ASSIGNED TASK 1 - Decide whether each statement agrees with the wound-healing text. For each, answer yes or no and quote the words from the text that settle it. (a) The study followed thirty-eight wounds in 25 patients. (b) Surgical debridement with VAC device application was repeated every 24 hours. (c) Wound dehiscence counted as impairment.
ASSIGNED TASK 2 - Write the next part of the wound-healing text, starting right after its last sentence.

TEXT -
= = = =
Background: Matrix metalloproteinases (MMPs) are crucial in the inflammatory and remodeling phases of wound healing. We previously reported the correlation between pro-inflammatory cytokines and timing of successful combat-wound closure. We now extend our studies to investigate the correlation between wound-remodeling MMP expression and wound healing.
Methods: Thirty-eight wounds in 25 patients with traumatic extremity combat wounds were prospectively studied. Surgical debridement with vacuum-assisted closure (VAC) device application was repeated every 48 to 72h until surgical wound closure. Wound effluent and patient serum were collected at each wound debridement and analyzed for five matrix metalloproteinases using the Luminex multiplex system; Millipore Corp, Billerica, MA. The primary outcome was wound healing within 30 d of definitive wound closure. Impairment was defined as delayed wound closure (>21 d from injury) or wound dehiscence. MMP expression was compared between impaired and normal healing wounds.
= = = =
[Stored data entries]
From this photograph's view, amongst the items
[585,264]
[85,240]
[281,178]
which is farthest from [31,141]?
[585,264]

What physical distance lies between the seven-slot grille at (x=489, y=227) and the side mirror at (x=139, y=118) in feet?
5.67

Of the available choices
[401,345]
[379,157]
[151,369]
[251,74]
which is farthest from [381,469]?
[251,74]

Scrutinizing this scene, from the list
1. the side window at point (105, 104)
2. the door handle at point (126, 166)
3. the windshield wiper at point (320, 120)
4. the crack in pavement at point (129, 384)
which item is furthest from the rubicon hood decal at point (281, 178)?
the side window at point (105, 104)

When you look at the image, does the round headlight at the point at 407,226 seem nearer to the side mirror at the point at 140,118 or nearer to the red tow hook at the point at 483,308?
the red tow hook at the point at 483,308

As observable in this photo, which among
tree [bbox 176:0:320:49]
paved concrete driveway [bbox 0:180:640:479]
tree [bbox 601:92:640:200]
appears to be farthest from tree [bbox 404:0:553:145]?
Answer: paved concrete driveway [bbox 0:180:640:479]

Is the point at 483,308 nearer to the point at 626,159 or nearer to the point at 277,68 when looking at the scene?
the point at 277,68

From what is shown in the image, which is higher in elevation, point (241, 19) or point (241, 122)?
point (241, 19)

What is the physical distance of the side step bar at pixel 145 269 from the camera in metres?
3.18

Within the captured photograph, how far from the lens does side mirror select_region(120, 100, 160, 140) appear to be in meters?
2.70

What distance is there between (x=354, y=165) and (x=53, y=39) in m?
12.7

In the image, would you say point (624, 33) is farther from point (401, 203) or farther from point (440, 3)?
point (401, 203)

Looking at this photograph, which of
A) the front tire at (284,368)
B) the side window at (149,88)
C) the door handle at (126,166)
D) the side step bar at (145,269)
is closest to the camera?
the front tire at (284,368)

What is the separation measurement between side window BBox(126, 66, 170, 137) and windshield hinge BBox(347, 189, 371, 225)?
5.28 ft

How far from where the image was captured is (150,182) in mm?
= = = =
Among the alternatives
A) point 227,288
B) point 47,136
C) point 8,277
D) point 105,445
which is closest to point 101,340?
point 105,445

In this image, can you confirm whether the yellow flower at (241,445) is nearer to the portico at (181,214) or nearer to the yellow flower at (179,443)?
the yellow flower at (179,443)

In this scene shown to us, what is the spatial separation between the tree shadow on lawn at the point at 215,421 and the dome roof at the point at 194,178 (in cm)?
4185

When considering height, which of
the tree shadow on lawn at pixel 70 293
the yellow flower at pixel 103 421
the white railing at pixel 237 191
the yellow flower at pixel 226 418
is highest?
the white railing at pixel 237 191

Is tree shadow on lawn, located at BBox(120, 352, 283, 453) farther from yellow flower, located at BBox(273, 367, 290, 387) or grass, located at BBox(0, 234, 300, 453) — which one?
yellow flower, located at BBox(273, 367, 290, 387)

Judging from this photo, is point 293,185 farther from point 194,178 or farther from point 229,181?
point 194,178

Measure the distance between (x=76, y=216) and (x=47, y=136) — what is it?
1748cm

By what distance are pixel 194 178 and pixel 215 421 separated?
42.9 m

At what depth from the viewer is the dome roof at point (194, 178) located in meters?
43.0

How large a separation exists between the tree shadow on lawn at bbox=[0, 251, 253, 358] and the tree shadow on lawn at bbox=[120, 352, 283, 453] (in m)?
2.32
= = = =
ANSWER AREA 1 -
(a) Yes: "Thirty-eight wounds in 25 patients with traumatic extremity combat wounds were prospectively studied."
(b) No: "Surgical debridement with vacuum-assisted closure (VAC) device application was repeated every 48 to 72h until surgical wound closure."
(c) Yes: "Impairment was defined as delayed wound closure (>21 d from injury) or wound dehiscence."

ANSWER AREA 2 -
Results: Elevated levels of serum MMP-2 and MMP-7 and reduced levels of effluent MMP3 were seen in impaired wounds (n = 9) compared with wounds that healed (n = 29; P<0.001). Receiver operating characteristic (ROC) curve analysis yielded area-under-the-curve (AUC) of 0.744, 0.783, and 0.805, respectively.
Conclusions: Impaired wound healing is characterized by pro-inflammatory MMP-2 and MMP-7. Serum and effluent concentrations of MMP-2, MMP-3, and MMP-7 can effectively predict the outcome of traumatic war wounds and can potentially provide decision-supportive, objective evidence for the timing of wound closure.